**GIVEN TASK 1:** List every module named in the import statements of the CIFAR-100 notebook below.

# CIFAR-100 Competition - Data Exploration

Welcome to the CIFAR-100 image classification competition!

**Goal:** Build a CNN that achieves the highest accuracy on the test set.

**Dataset:** CIFAR-100 has 100 classes of 32×32 color images.

**What You'll Do:**
1. Explore the CIFAR-100 dataset in this notebook
2. Modify `model.py` to improve the CNN architecture
3. Modify `main.py` to add data augmentations
4. Run `python main.py` to train and generate `submission.csv`
5. Submit `submission.csv` to Kaggle

Good luck! 🚀

In [None]:
# Import libraries
import torch
from torchvision import datasets, transforms
import matplotlib.pyplot as plt
import numpy as np
from collections import Counter

# Device configuration
device = torch.device('cuda' if torch.cuda.is_available() else 
                      'mps' if torch.backends.mps.is_available() else 'cpu')
print(f'Using device: {device}')

## Part 1: Load and Explore CIFAR-100

CIFAR-100 is much more challenging than CIFAR-10:
- 100 fine-grained classes (vs 10 in CIFAR-10)
- Same tiny 32×32 pixel images
- 500 training images per class (50,000 total)
- 100 test images per class (10,000 total)

In [None]:
# Load CIFAR-100 dataset
basic_transform = transforms.Compose([transforms.ToTensor()])

train_dataset = datasets.CIFAR100(root='./data', train=True, download=True, transform=basic_transform)
test_dataset = datasets.CIFAR100(root='./data', train=False, download=True, transform=basic_transform)

print(f'Training images: {len(train_dataset)}')
print(f'Test images: {len(test_dataset)}')
print(f'Number of classes: 100')
print(f'Image shape: {train_dataset[0][0].shape}')  # (3, 32, 32)

## Part 2: Visualize Random Samples

Let's see what kinds of images we're working with!

In [None]:
# Visualize random samples from the training set
fig, axes = plt.subplots(4, 8, figsize=(16, 8))
for i, ax in enumerate(axes.flat):
    img, label = train_dataset[np.random.randint(len(train_dataset))]
    ax.imshow(img.permute(1, 2, 0))  # Convert from (C, H, W) to (H, W, C)
    ax.set_title(f'Class {label}', fontsize=8)
    ax.axis('off')
plt.suptitle('Random CIFAR-100 Training Samples', fontsize=16)
plt.tight_layout()
plt.show()

print('\nCIFAR-100 has 100 different classes!')
print('Much more challenging than CIFAR-10 (10 classes)')

## Part 3: Class Distribution

Let's verify that the dataset is balanced (equal number of images per class).

In [None]:
# Count images per class in training set
train_labels = [label for _, label in train_dataset]
label_counts = Counter(train_labels)

# Plot distribution
plt.figure(figsize=(14, 4))
plt.bar(label_counts.keys(), label_counts.values(), color='steelblue', alpha=0.7)
plt.xlabel('Class ID')
plt.ylabel('Number of Images')

**GIVEN TASK 2:** Report each line of the rows that contains the string "instances".

**EXERCISE DATA:**
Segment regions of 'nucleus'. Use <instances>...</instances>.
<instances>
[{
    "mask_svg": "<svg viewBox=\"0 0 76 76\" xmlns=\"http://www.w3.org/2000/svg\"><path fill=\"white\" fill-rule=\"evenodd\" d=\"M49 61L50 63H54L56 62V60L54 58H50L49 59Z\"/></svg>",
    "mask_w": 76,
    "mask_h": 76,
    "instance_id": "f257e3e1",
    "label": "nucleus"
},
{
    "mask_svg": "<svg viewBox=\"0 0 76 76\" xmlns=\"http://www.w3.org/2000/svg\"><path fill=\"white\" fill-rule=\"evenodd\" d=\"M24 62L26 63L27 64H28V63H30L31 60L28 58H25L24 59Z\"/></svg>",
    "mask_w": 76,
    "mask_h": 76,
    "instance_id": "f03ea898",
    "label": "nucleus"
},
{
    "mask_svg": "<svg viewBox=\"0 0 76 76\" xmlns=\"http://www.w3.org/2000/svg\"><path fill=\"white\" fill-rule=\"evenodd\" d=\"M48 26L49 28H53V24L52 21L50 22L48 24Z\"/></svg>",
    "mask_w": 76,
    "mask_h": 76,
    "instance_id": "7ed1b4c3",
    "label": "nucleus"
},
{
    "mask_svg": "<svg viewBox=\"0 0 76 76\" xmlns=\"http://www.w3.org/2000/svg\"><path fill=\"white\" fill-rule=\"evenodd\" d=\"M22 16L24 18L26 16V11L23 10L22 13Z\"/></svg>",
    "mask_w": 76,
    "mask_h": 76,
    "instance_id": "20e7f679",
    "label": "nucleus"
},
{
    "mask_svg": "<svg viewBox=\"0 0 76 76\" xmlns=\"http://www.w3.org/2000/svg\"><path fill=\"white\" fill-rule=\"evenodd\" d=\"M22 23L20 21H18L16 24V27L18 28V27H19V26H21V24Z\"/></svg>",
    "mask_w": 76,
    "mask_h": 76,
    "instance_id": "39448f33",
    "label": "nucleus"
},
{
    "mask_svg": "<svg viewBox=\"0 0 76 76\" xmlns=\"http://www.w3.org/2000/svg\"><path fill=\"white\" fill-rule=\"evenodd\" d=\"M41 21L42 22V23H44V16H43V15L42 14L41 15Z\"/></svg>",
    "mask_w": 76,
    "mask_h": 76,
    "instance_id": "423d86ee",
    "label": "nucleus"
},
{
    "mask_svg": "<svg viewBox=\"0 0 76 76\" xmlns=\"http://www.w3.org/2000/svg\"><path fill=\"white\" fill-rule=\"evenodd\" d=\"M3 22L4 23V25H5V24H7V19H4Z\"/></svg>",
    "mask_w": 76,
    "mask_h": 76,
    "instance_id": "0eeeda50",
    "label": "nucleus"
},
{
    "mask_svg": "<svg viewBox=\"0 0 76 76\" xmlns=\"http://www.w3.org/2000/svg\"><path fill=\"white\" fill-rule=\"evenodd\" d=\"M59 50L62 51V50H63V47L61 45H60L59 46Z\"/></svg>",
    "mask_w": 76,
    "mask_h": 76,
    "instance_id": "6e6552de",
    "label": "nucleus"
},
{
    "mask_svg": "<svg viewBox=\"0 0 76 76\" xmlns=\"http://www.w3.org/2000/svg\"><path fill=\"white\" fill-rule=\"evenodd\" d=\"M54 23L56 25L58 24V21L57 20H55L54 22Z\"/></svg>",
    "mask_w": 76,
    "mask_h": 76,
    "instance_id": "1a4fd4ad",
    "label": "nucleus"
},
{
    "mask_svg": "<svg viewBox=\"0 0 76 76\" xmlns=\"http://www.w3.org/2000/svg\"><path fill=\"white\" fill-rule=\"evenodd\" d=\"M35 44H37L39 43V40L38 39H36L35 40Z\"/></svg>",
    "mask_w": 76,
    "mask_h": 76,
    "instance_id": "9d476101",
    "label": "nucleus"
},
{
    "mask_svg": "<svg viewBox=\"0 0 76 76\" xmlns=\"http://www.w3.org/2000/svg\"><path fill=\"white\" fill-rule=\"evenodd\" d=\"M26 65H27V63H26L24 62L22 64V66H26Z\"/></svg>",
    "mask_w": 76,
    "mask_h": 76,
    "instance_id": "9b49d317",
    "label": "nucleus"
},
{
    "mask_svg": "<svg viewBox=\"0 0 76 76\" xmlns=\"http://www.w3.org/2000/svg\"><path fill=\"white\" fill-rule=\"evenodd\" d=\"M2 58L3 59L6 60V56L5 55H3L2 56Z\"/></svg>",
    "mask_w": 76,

**COMPLETE RESPONSE 1:**
- torch
- torchvision
- matplotlib.pyplot
- numpy
- collections

**COMPLETE RESPONSE 2:**
Segment regions of 'nucleus'. Use <instances>...</instances>.
<instances>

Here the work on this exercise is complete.